▸ **Task to carry out**: Repeat the listing below verbatim, without its images.

▸ **Data segment**:
----------------

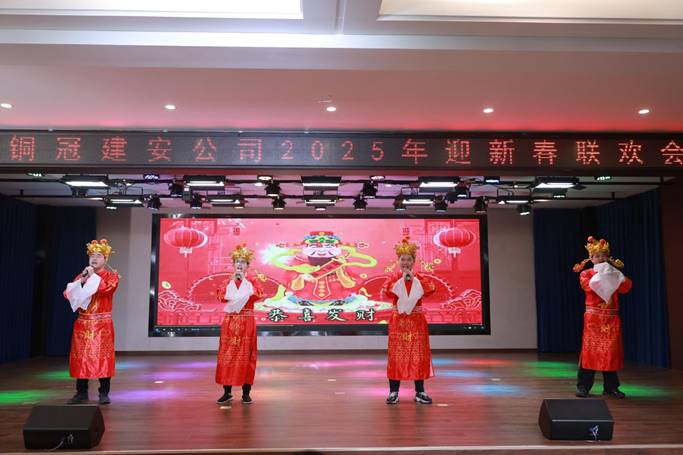 公司进行2025年迎新春联欢会 公司进行2025年迎新春联欢会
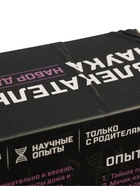 УЦЕНКА ЭВРИКИ Набор для опытов "Увлекательная наука", SL-03404 - Фото 5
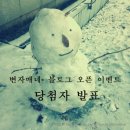 변자매네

----------------

▸ **Task output**:
 公司进行2025年迎新春联欢会 公司进行2025年迎新春联欢会
 УЦЕНКА ЭВРИКИ Набор для опытов "Увлекательная наука", SL-03404 - Фото 5
 변자매네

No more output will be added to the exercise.